Health Editor’s Note: We at VT have been following the progression of illnesses and deaths caused by vaping. The disease has a new name, EVALI, which is an acronym (medicine likes to give longer terms an easier to say name, but also come to think of it, so do other industries), for e-cigarette, or vaping, product use-associated lung injury. With the upcoming fall and winter seasons, the flu and increased upper respiratory infections will be in the symptom mix. EVALI causes damage to the lungs and is not the same as having an infection of the lungs. While injury of the lungs is the end product of this disease, there can be disturbances of the gastrointestinal tract such as nausea, vomiting , abdominal pain, and diarrhea which may precede the respiratory symptoms. The health issue right now is to try to cut down on the deaths caused by EVALI and that involves new treatment algorithms to try to stay ahead of destruction of lung tissue. There really is no safe tobacco product….Carol
Vaping Illness: A New Name and Expanded Clinical Guidance
By Crystal Phend, Senior Associate Editor for MedPage Today
If patients have respiratory or gastrointestinal symptoms, ask about use of e-cigarettes or vaping, the CDC urged.

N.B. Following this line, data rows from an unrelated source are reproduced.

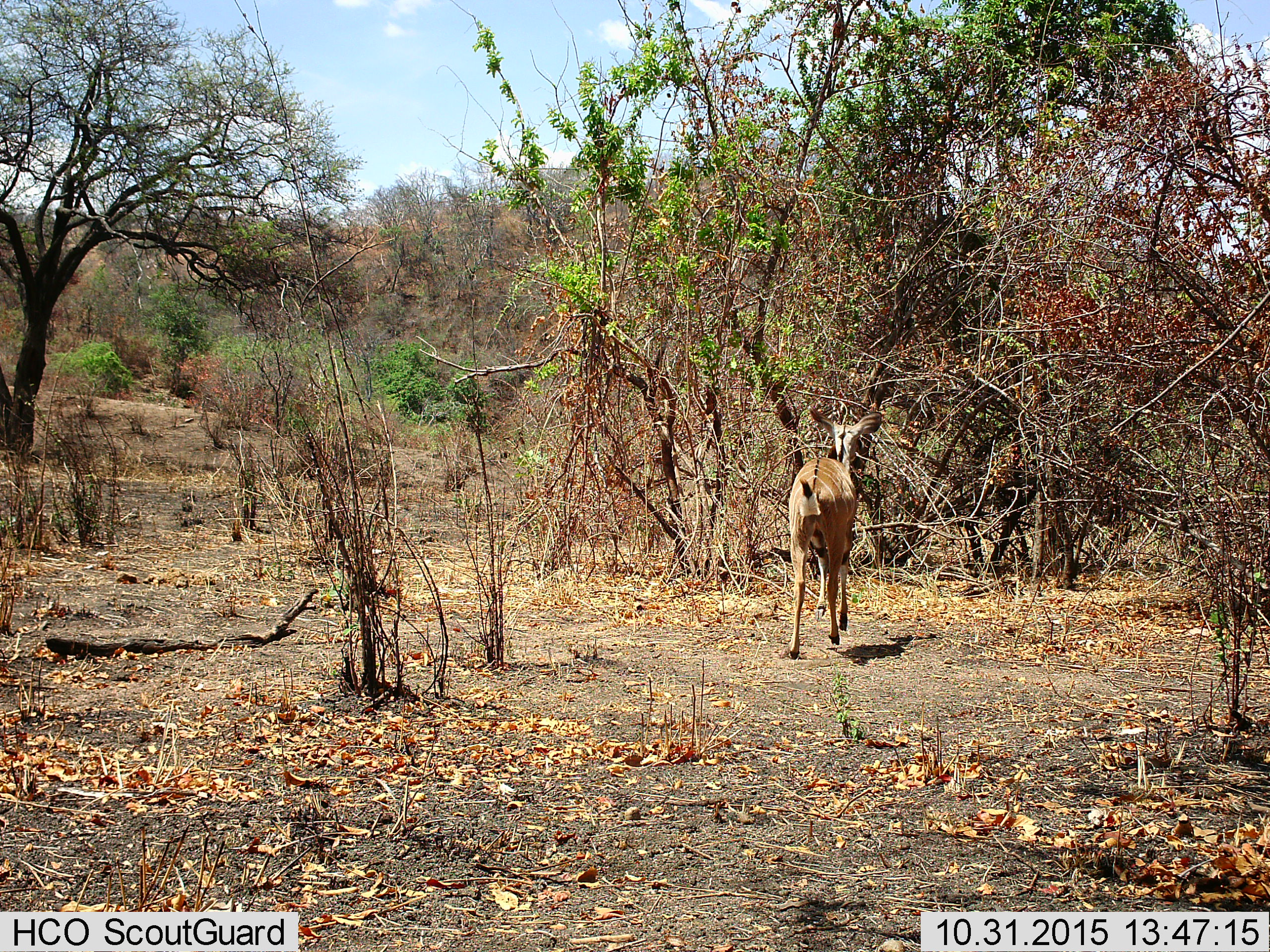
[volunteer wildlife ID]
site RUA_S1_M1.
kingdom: Animalia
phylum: Chordata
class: Mammalia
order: Artiodactyla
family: Bovidae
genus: Tragelaphus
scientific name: Tragelaphus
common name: kudu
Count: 1.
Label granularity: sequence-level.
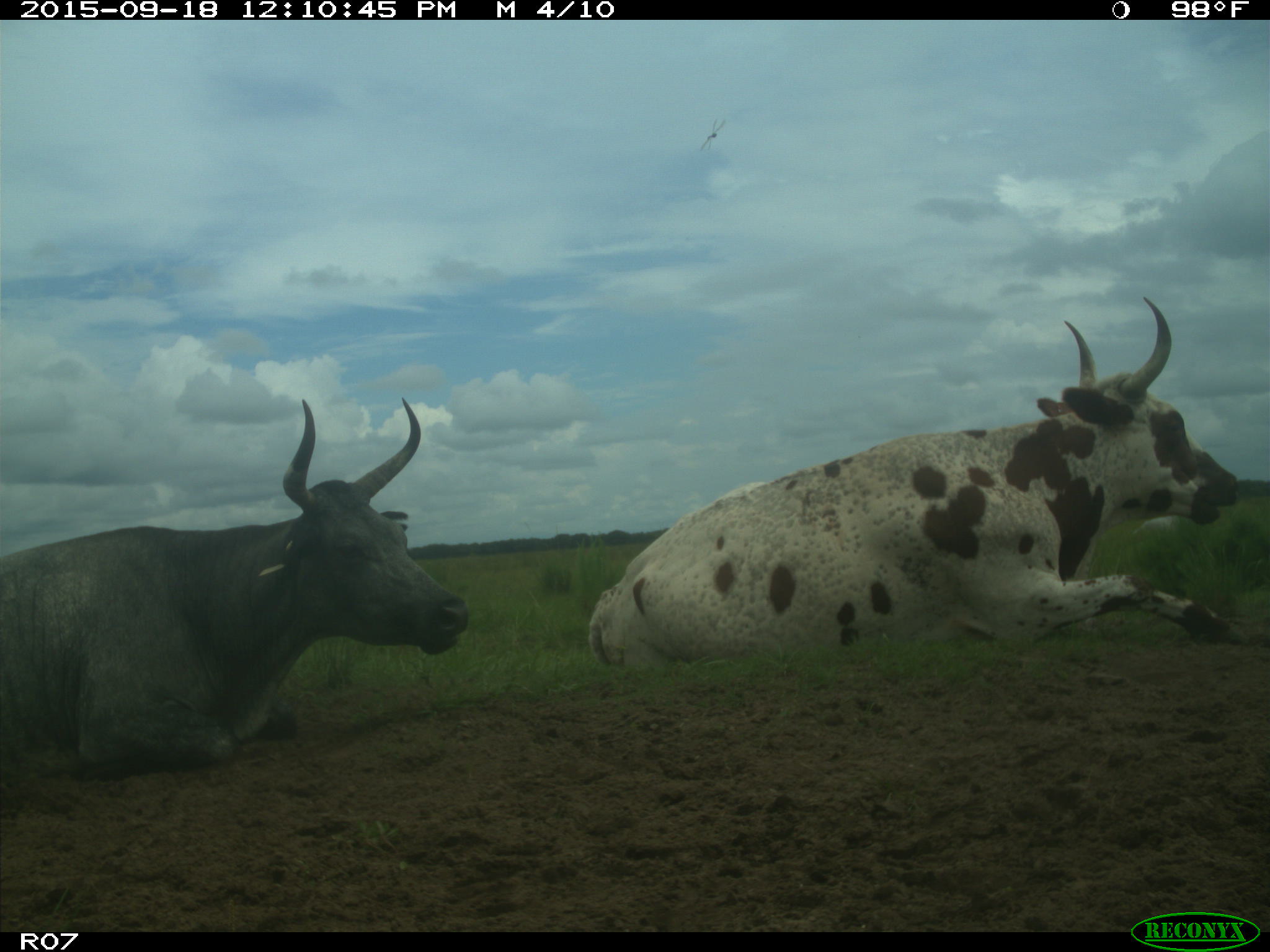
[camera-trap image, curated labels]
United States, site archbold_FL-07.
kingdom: Animalia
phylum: Chordata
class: Mammalia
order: Artiodactyla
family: Bovidae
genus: Bos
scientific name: Bos taurus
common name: domestic cow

As the number of cases have ballooned to now 1,299 across the nation, experience has grown such that the agency released official interim guidance for clinicians on what it’s now calling EVALI (e-cigarette, or vaping, product use-associated lung injury).
“When we first distributed advice for clinicians back in late August, the guidance was based on limited experience clinicians had caring for a relatively small number of patients,” Anne Schuchat, MD, principal deputy director of the CDC, said on a phone call Friday with reporters, adding, “We are not seeing meaningful dropoff in new cases.”
Over the summer, it was easier to distinguish the vaping injury from respiratory infection, but that’s changing as flu season sets in.
“It will become increasingly difficult to fully exclude the possibility of infection,” Ram Koppaka, MD, PhD, a medical officer in the CDC’s National Center for Immunization and Respiratory Diseases, told reporters on the briefing call.
Consider “that any given individual may have lung injury, they may have an infection, or they may have both,” he said. “It may be necessary upfront to treat for more than one process at a time while testing is done, while a patient’s course is followed to provide a better indication which of those possibilities is at play.”
Among 339 patients with medical chart information submitted to the FDA so far, 95% diagnosed with EVALI initially presented with respiratory symptoms and 77% had GI symptoms, like abdominal pain, nausea, vomiting, and diarrhea in some cases preceding the respiratory symptoms.
In the document published in Morbidity & Mortality Weekly Report, the CDC recommended asking patients with such symptoms about vaping along with what types of substances were used (most EVALI has been found in people who vaped THC) and as many specifics about it as possible.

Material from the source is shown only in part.